So I suspect Jasmine was just a PIG.  Got to love dogs and their personalities. 

I am so sorry about Tandy, because I felt exactly the same way for the last 24 hours.  Thinking that I was not ready to let Jasmine go, but at the same time, wanting to make the right decision at the right time.  Today was not the right time, but I know it is coming.  One of the reason we did get a second dog, was primarily company for the first one, and secondly so the house would not be lonely when one of them passes.

My heart goes out to you.....

a former torontoian (etobicoke)


----------



## Eli Mairs (Jun 10, 2011)

So sorry for your loss, Brian.  
I've been crying throughout this entire thread. 
I went through this with my three elderly cats a few years ago.They gave me so many years of joy and companionship. It was devastating to lose them.


----------



## Sandy VDH (Jun 11, 2011)

I guess I knew it and so did she.  Jasmine waited until someone was home.

She passed away just over an hour ago.  She died in my arms on the way to the emergency vet clinic.

I will miss her so much.  My heart is broken.


----------



## slip (Jun 11, 2011)

So sorry to hear about Jasmine.

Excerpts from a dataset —
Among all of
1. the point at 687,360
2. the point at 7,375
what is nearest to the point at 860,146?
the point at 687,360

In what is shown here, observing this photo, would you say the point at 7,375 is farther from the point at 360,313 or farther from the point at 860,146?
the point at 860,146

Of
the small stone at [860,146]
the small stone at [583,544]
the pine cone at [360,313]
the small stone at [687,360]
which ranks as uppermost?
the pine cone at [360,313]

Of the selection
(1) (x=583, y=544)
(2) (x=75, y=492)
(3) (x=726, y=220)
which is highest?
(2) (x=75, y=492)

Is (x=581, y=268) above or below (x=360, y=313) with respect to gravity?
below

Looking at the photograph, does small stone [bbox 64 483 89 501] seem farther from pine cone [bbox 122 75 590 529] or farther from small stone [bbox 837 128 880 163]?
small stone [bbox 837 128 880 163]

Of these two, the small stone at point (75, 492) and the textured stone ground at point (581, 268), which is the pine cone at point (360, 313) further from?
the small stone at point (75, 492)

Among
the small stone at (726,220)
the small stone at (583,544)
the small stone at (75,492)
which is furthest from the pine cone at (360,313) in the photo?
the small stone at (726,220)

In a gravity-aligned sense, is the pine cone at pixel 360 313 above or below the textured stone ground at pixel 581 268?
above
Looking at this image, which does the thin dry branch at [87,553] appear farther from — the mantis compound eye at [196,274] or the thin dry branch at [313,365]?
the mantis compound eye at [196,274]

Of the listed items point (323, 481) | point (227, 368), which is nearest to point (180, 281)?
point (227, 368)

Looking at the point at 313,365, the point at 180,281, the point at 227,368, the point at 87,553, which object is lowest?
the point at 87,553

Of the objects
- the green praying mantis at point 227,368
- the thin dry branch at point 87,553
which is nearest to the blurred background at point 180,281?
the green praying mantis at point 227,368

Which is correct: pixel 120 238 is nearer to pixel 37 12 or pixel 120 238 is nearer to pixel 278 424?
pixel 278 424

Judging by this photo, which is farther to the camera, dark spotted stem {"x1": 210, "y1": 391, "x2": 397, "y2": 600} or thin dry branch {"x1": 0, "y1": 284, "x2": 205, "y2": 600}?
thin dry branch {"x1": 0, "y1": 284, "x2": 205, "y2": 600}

What this exercise asks —
**A.** Duplicate the part of the pet-loss thread running from "I've been crying" down to "emergency vet clinic.".
**B.** In the pet-loss thread, which animals did Eli Mairs lose a few years ago?
**C.** Extend the pet-loss thread beyond its final line.
This material comes from a separate source.

Task-by-task results —
**A.**
I've been crying throughout this entire thread. 
I went through this with my three elderly cats a few years ago.They gave me so many years of joy and companionship. It was devastating to lose them.


----------



## Sandy VDH (Jun 11, 2011)

I guess I knew it and so did she.  Jasmine waited until someone was home.

She passed away just over an hour ago.  She died in my arms on the way to the emergency vet clinic.

**B.** Three elderly cats.

**C.**
I know exactly what your going through.


----------



## Timeshare Von (Jun 11, 2011)

Sandy Lovell said:


> I guess I knew it and so did she.  Jasmine waited until someone was home.
> 
> She passed away just over an hour ago.  She died in my arms on the way to the emergency vet clinic.
> 
> I will miss her so much.  My heart is broken.



I keep coming back to more sad news in this thread.  Sandy when I read your first post, it really touched me and I was wondering how Jasmine was doing.

I remember the last night my RustyMeister was here, I slept on the floor with him in his bed.  A little toy poodle who was 13 and mostly blind from cateracts, I knew I had to do the right thing for him because he too was dying before my eyes.

I have cuddled and loved all over our Miss Heidi this week, appreciating every day she has with us.


----------



## Sandy VDH (Jun 11, 2011)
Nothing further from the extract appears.